Слышать Виктору эти причитания было что ножом по сердцу. Вместе же с Андреем собирался он идти записываться добровольцем, а вот теперь боится выйти в коридор, чтобы с ним не встретиться. Андрей не захотел ждать направления в артиллерийское училище, пошел и попросился на фронт.
Андрюшку в классе прозвали Длинным. Высокий, выше Витьки почти на целую голову, он выглядел моложе его. Совсем на вид пацан. Плоские щеки с нежным румянцем, как у девчонки, глаза застенчивые, ясные, в пушистых густых ресницах, походка легкая, упругая, будто ноги ступают по особенной, резиновой земле.
— Не один же я, мама, а почти все ребята из нашего десятого «Б», — оправдывался он, и голос его звучал виновато.
— А Витька? — талдычила свое Андрюшкина мать. — С него, с Витьки, взял бы пример!
Виктор поспешно скрылся в своей комнате, боясь услышать, что ответит Андрей.
Провожать его не пошел, сказал, что не отпустят с работы. Отпустили бы, конечно, если бы попросил, но он не отпрашивался. Стыдно было бы смотреть в глаза Андрею.
Еще стыднее было Виктору после отъезда Андрюшки тащить в бомбоубежище здоровенный чемодан, набитый всякими тряпками. Отец волок такой же. Мать, изнемогая от жары в новом драповом пальто, несла что полегче: сумку с продуктами и бидончик с водой на тот страшный случай, если завалит и придется неизвестно сколько времени отсиживаться в подземелье.
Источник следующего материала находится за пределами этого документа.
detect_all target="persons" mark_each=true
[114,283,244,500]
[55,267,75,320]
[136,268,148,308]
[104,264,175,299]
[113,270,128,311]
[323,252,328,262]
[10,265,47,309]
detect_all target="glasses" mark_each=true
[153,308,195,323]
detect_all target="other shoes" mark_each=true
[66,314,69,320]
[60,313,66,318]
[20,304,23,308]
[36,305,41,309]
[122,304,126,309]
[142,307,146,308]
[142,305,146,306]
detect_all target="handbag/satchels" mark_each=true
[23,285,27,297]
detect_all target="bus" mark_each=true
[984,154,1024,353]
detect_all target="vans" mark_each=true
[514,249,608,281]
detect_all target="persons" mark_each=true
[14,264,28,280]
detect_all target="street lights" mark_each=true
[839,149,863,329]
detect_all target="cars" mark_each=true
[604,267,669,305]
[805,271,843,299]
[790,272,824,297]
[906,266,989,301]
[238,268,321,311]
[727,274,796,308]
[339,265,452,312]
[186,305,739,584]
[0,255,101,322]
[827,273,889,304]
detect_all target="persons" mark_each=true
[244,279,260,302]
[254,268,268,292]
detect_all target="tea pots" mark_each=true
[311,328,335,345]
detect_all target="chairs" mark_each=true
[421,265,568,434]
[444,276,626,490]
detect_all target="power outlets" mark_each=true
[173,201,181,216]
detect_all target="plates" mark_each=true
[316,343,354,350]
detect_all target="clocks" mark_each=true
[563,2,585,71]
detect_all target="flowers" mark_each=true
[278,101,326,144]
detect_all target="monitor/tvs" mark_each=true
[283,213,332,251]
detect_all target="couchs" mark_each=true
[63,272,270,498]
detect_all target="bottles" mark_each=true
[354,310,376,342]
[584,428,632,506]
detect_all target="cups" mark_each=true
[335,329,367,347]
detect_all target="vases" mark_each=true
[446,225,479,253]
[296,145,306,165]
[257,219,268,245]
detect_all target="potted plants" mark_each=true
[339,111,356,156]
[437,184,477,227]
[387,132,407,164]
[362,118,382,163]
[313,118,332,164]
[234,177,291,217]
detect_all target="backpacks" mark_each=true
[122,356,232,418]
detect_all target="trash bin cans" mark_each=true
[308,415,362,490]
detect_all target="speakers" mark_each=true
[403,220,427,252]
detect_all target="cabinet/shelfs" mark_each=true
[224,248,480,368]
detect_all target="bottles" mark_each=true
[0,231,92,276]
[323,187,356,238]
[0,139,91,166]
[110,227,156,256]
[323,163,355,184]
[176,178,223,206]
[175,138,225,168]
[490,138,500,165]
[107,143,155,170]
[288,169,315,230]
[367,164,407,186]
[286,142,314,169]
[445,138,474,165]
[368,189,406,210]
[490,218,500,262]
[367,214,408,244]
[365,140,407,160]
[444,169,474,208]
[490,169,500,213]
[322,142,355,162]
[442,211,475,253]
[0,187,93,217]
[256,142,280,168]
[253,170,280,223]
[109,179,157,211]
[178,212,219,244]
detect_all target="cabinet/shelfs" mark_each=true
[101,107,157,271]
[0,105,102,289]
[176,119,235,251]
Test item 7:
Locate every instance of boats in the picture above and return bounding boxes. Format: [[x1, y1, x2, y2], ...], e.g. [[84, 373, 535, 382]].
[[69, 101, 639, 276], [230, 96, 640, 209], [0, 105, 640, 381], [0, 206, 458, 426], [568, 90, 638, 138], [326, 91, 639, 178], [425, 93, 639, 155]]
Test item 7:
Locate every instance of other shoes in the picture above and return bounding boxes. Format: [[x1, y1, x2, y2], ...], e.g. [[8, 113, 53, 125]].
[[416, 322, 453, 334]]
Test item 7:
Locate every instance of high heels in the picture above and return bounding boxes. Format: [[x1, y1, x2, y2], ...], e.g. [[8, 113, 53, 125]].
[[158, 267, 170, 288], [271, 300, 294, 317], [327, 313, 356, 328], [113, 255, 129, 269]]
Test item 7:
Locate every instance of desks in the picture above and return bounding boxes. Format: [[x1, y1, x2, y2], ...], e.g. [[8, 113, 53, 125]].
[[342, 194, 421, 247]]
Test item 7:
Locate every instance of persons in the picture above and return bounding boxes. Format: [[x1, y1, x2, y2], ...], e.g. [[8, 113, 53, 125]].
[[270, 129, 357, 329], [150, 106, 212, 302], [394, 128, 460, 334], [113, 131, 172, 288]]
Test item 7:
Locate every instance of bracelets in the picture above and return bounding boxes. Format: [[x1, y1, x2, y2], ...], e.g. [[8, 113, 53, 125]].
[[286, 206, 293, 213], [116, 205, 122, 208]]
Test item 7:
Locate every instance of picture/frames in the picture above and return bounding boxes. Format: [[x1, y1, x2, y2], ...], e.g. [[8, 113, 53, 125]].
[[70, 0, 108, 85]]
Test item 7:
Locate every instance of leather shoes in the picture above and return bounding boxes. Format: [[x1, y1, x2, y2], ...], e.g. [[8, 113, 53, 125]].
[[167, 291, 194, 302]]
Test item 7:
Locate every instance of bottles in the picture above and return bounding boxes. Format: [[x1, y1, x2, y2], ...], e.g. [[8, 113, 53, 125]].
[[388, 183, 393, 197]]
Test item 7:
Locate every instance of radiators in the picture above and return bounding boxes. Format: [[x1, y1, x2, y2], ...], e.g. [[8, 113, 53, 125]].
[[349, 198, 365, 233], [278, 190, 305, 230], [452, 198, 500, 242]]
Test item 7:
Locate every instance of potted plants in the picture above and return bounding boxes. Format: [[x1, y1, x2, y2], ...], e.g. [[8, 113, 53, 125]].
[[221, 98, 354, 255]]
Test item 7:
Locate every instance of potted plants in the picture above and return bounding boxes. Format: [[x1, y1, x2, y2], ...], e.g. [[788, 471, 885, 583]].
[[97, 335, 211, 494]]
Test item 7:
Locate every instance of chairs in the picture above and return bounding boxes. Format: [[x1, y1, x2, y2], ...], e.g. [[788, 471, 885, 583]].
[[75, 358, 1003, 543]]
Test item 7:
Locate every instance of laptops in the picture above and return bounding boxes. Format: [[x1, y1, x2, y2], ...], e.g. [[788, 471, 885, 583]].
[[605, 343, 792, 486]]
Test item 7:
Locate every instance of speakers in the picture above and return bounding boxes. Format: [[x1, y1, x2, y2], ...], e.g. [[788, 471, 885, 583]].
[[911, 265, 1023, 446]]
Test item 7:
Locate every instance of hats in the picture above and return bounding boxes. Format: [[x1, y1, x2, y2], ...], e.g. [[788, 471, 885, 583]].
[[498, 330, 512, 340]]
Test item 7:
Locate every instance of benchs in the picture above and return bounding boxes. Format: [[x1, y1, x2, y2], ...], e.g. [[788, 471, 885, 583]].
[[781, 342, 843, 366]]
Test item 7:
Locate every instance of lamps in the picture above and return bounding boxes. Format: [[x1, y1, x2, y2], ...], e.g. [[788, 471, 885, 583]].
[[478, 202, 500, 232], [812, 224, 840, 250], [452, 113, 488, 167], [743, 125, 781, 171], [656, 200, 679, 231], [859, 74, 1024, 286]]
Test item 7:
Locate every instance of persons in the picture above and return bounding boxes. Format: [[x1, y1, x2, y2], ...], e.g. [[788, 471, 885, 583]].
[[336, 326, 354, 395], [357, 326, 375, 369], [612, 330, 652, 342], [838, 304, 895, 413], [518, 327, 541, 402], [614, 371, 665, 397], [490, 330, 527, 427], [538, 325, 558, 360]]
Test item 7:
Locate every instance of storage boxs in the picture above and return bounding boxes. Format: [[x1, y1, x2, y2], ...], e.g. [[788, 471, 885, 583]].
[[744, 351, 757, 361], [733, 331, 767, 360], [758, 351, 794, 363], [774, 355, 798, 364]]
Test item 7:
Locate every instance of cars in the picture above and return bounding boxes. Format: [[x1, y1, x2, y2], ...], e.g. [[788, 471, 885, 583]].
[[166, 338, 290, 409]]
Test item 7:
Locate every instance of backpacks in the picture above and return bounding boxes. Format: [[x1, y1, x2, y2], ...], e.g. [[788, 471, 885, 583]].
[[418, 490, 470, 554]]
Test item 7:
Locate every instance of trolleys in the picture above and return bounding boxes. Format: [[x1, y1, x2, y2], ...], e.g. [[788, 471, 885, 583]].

— Застегни воротник, укутай шею, ты болен, тебе нельзя простуживаться, а здесь сыро! — громко велела мать Виктору, и он, краснея, прикрывал воротником лицо, круглое, розовое, щекастое, давая себе обещание, что ни разу больше не спустится сюда, не потащится с барахлом на смех людям, один останется во всей квартире или вовсе не придет с работы домой, заночует у ребят на заводе в красном уголке, там койки поставлены для тех, кто дежурит на крыше.
Но наступал вечер, и мчался Виктор в родной дом, висел на подножке битком набитого трамвая, спешил, как от непогоды, укрыться от темноты. Фонари на улицах не горели. Черные окна, перекрещенные полосками бумаги, глядели незряче в затемненную Москву, на витрины, заложенные мешками с песком, на толпы людей с чемоданами и узлами, спешившими к станциям метро, чтобы спрятаться от бомбежки.
А дома у Курносовых, когда они возвращались под утро из убежища, все было, как до войны, прочно и покойно. Отец пил чай из подаренного стакана в серебряном подстаканнике, мать — из любимой чашки. Виктор мечтал: вот проснутся они утром и услышат по радио, что война кончилась.
Случилось же неожиданное и невероятное: отец получил повестку! Виктор был удивлен и перепуган. Значит, и они, Курносовы, как все? Значит, и его, Виктора, тоже скоро загребут на фронт, и где-то уже в проклятой Германии отлита для него смертельная пуля?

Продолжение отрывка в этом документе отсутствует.